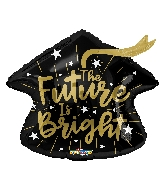 "18"" The Future Is Bright Cap Shape Foil Balloon"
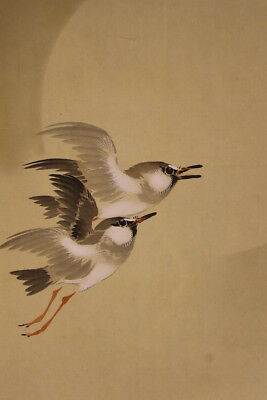 """JAPANESE HANGING SCROLL ART Painting """"Birds"""" Asian antique  #E1740"""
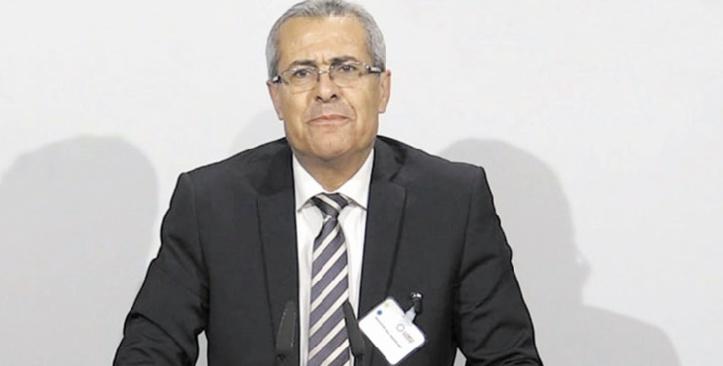 Mohamed Benabdelkader : Unidem-Maroc, un ambitieux projet de formation de hauts cadres de l'administration dans la région MENA
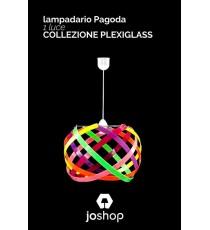 LAMPADARIO 1 LUCE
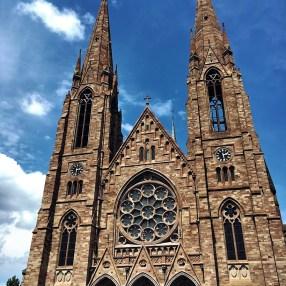 Eglise Saint Paul à Strasbourg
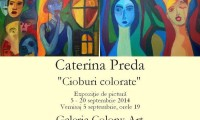 Toamna in culori la Bucuresti. Expozitie de pictura Caterina Preda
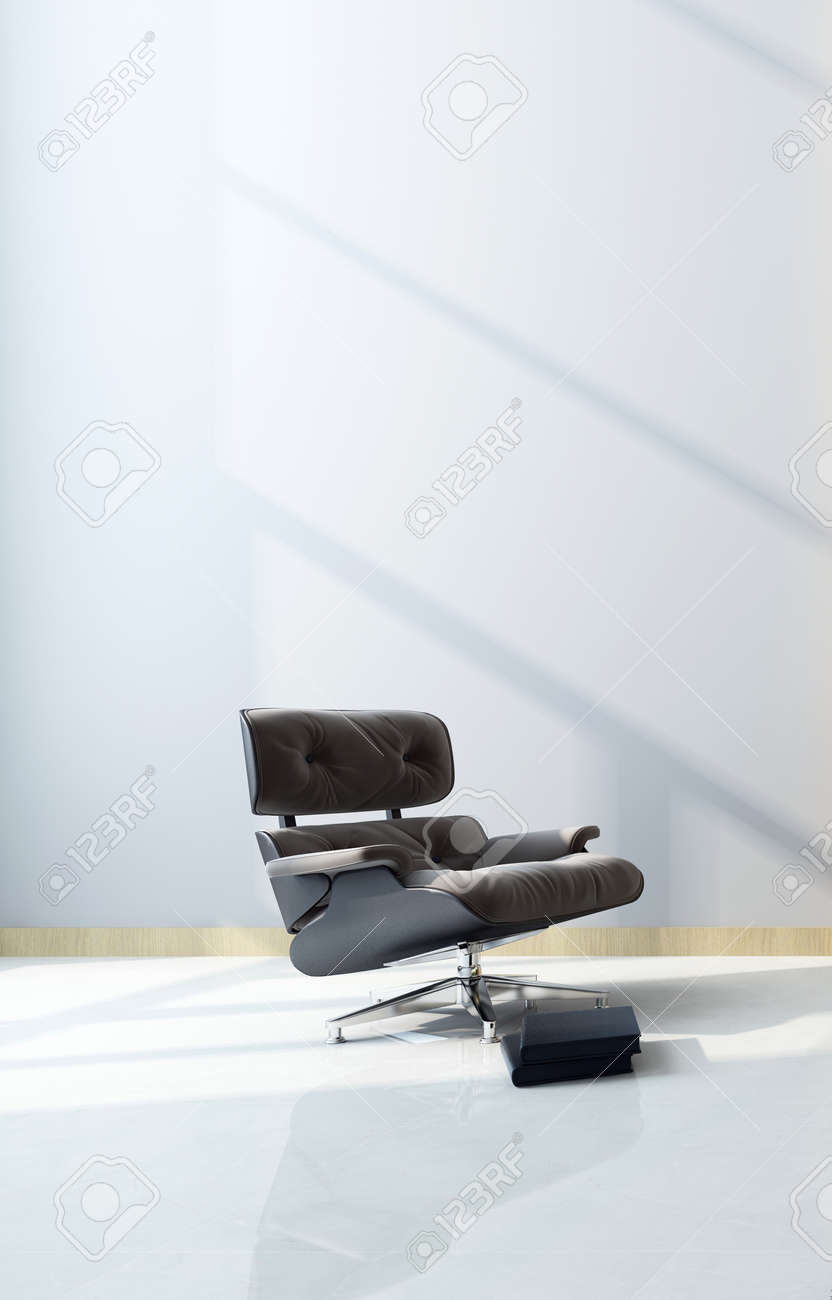 Modern Black Maximum Comfort Recliner Chair With Footstool In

### [Task]
Please output every record above exactly as written, leaving out the pictures.

### [Answer area]
 "18"" The Future Is Bright Cap Shape Foil Balloon"
 """JAPANESE HANGING SCROLL ART Painting """"Birds"""" Asian antique  #E1740"""
 Mohamed Benabdelkader : Unidem-Maroc, un ambitieux projet de formation de hauts cadres de l'administration dans la région MENA
 LAMPADARIO 1 LUCE
 Eglise Saint Paul à Strasbourg
 Toamna in culori la Bucuresti. Expozitie de pictura Caterina Preda
 Modern Black Maximum Comfort Recliner Chair With Footstool In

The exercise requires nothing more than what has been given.